Dans En tout cas, Guylaine Tremblay et Anne-Élisabeth Bossé jouent une mère et sa fille dont les visions s’entrechoquent.

En tout cas: gentil mais pas plate

CHRONIQUE / Joanne Forgues, productrice de la nouvelle comédie En tout cas, la présente comme «une série gentille, joyeuse, qui rend de bonne humeur». L’humour gentil a pourtant une connotation un peu mièvre, voire carrément plate. Mais pas celui d’En tout cas, où le sarcasme ne prend jamais le dessus sur la drôlerie, et met vraiment de bonne humeur.

Présentée le lundi à 19h30 contre Lâcher prise dès le 8 janvier, la série ramène à TVA Guylaine Tremblay, vedette d’Annie et ses hommes à la même antenne durant sept ans. La comédienne fait aussi un retour à la comédie, un genre qu’elle connaît bien, mais qu’elle a délaissé ces dernières années avec Unité 9. La mère qu’elle incarne à l’écran vous rappellera la vôtre, ou encore une tante, une voisine. C’est l’une des grandes qualités de cette comédie signée Rafaële Germain : le réalisme.

Danielle quitte donc son Val-d’Or en Abitibi pour venir rejoindre sa fille et son fils en ville, la mère ayant clairement une préférence pour son fils Fred (Mickaël Gouin). Anne-Élisabeth Bossé, qui a eu l’idée originale de cette série avec la productrice Sophie Parizeau, incarne Chloé, gérante de resto, qui a abandonné la région à 18 ans, il y a 12 ans, pour la métropole. S’entrechoquent alors les visions de la mère et de la fille, mais aussi de la ville et de la région, un débat vieux comme le monde. Des produits bio aux «cafés à quatre piasses», rien n’échappe aux commentaires de Danielle.

Vous risquez d’entendre «en tout cas» au moins une fois dans chacun des 10 épisodes. Ce «en tout cas» qu’utilisent nos mères pour finir leurs phrases, avec un mélange d’ironie et de dépit. Remarquez, les mères ne sont pas les seules à l’utiliser, même que vous remarquerez y recourir souvent vous-mêmes en vous écoutant parler.
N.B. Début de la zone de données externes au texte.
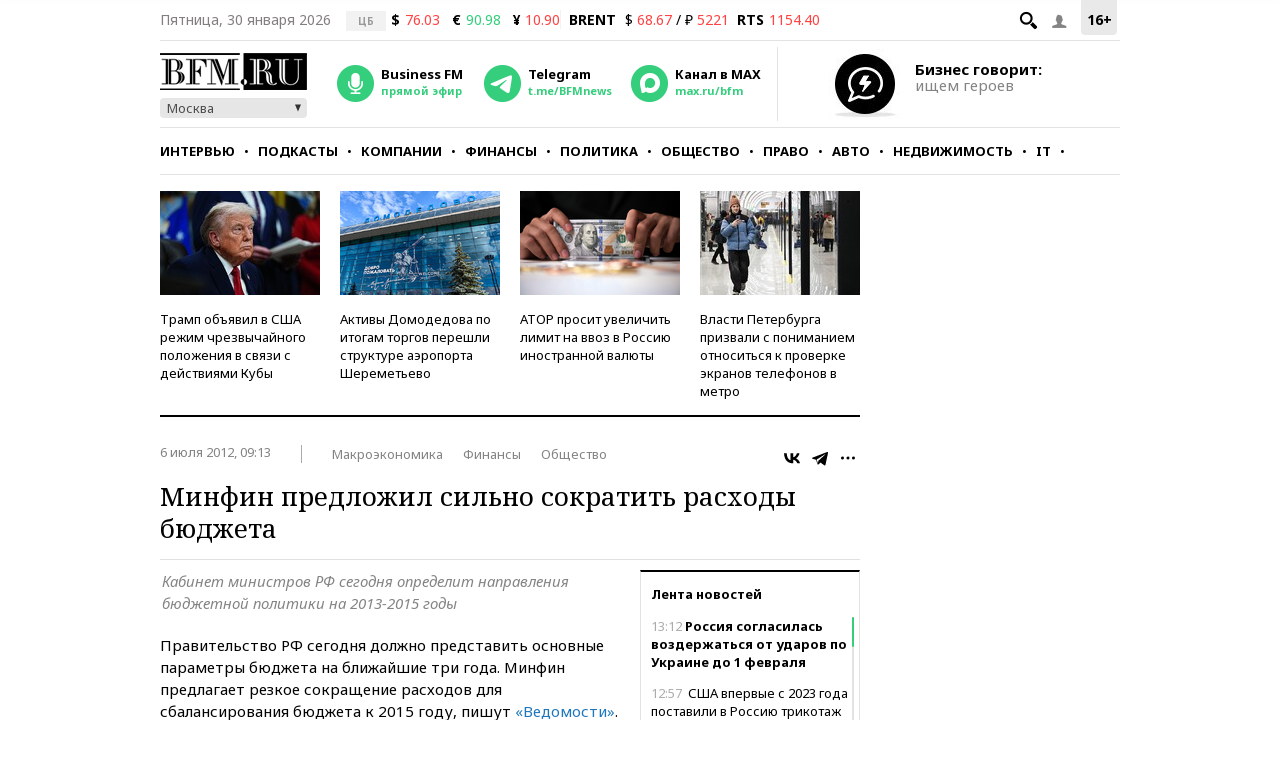

--- FILE ---
content_type: application/javascript
request_url: https://smi2.ru/counter/settings?payload=CMKIAhj0xrbzwDM6JGI4OGM4MTIzLWJkMjAtNDE5Mi1hYzJjLTBkYzUwY2E3YTgyNA&cb=_callbacks____0ml0qiynl
body_size: 1517
content:
_callbacks____0ml0qiynl("[base64]");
Les malaises sont moins intenses que dans la comédie de Martin Matte, mais tout de même bien sentis. «Ma fille a peur que j’y fasse honte», dit Danielle à un chauffeur de taxi d’origine marocaine. À raison, parce que Chloé ne songe qu’au moment d’arriver à destination, surtout quand sa mère s’engage sur le terrain glissant de la charte des valeurs. Si certaines situations relèvent parfois du cliché – l’initiation burlesque de Danielle au yoga chaud sent le déjà vu –, d’autres font forcément sourire et même rire. Notamment quand la mère est presque plus familière avec Tinder que sa fille, au point d’exaspérer Chloé. Connaissez-vous les «complimardes»? Des reproches déguisés en compliments, dont sont friandes plusieurs mères, et particulièrement Danielle.

Chloé est célibataire, mais sa mère aimerait donc qu’elle retourne avec son ex, un chiro, Simon (Yan England), qui bave encore pour elle. Vous ferez également la connaissance de Marie (Sophie Faucher), sa voisine et amie française, et son fils Nicolas (Mikhaïl Ahooja). Clémence Desrochers joue la mère très moderne de Danielle, partie au Cambodge et qui communique avec elle par Skype. Yves Jacques incarne pour sa part un prof de Danielle, qui retourne sur les bancs d’université pour étudier le théâtre. Mère et fille dans la vie, Diane Lavallée et Laurence Leboeuf le sont aussi dans la série, la première étant la sœur de Danielle. Apport très comique à la série, le duo un peu trop fusionnel a le don de taper sur les nerfs de toute la famille.

Pour Rafaële Germain, il s’agit d’une première comédie, elle qui travaille notamment sur Info, sexe et mensonges avec Marc Labrèche. À la réalisation, les productrices ont eu le flair de faire confiance à François Jaros, qui a notamment réalisé des courts métrages et la websérie L’âge adulte, et pour qui c’est une première série télé. Jaros donne une signature et une fraîcheur uniques à cette série, jusque dans l’ambiance musicale à l’italienne, symbole de familles aux liens tout aussi étroits que passionnés. Un ton beaucoup plus modéré que dans Boomerang, où certaines scènes tournent à la foire.

Produite chez Casablanca (Série noire) en collaboration avec Québecor Contenu, En tout cas est le genre de série qui fait du bien, où les chamailleries entre mère et fille sous-tendent toujours une profonde tendresse. Comme Chloé, il vous arrivera de lever les yeux au ciel en entendant les réflexions de Danielle, mais impossible de la détester ou de lui en vouloir longtemps. Une famille qu’on risque d’adopter.